Elite Member & Kitchen Overlord
Feb 14, 2004
50,714
6,749
136
I have this oven! I got it for sale at about $250 plus tax. I love it, super accurate cooking and everything comes out perfectly even vs my big gas range. You can fit a big sized pot into it for slow cooking too. I did air fried wings for superbowl and they came out great. 40 pounds of wings got demolished for the game.

The only thing though is when airfrying greasy food it's a pain in the ass to clean. I have cleaners that come every month and they take care of the oven but for daily maintenance, be prepared for some scrubbing.

You can't mitigate the sides & top, but for the bottom, they sell a toaster oven liner on Amazon (you can buy sheets, or a roll & then cut it yourself to fit).

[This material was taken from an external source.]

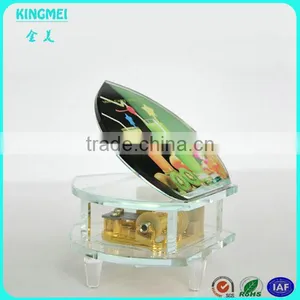 Custom Wholesale Clear Crystal Piano 3D Laser Piano Music Box Gift thumbnail-2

That way you can slide out the cleaning tray & just rinse the black liner off, or chuck it if it gets too nasty!

Also, you scored an amazing deal on it! Just checked & it's still going for $400 new!

It's a beast. Does great at proofing doughs, dehydrating (sous vide jerky ftw! just got some ParaFlexx sheets to fit in it), airfrying, baking, etc. It does require a lot of experimentation to adjust your recipes, but like the Instant Pot, once you have it figured out, it's such a great time saver!
 

Kaido

Elite Member & Kitchen Overlord
Feb 14, 2004
50,714
6,749
136
That looks delicious.

They're great if you need easy food for kids, or if you want snacks for sports games, a quick snack, a video game session, movie night, or just wanna demolish a pile of them for dinner. The cool thing is they are infinitely variable, plus you can couple them with dips. You can do a tuna melt version, chicken salad version (we make that a lot...if you're feeling lazy, Sam's Club has giant cans of chicken similar to canned tuna that is pre-cooked & shreds in seconds), patty melt with ground beef, southwest version with salsa to dip, fancy ones with grilled chicken, melted cheese, and spinach with garlic aioli to dip, etc.

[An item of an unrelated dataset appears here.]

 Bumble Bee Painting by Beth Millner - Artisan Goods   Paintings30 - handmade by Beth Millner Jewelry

My goal is to figure out the freezer trick (i.e. if they can be air-fried from frozen or need to be thawed first to retain the crispy crust) & then make a truckload of them to keep in the deep freezer, that way I can rotate through flavors. The puff was unexpected but most welcome...they're good straight from the skillet, but not having to "make" them by simply throwing them in the air fryer makes them that much more convenient when you just need some quick food.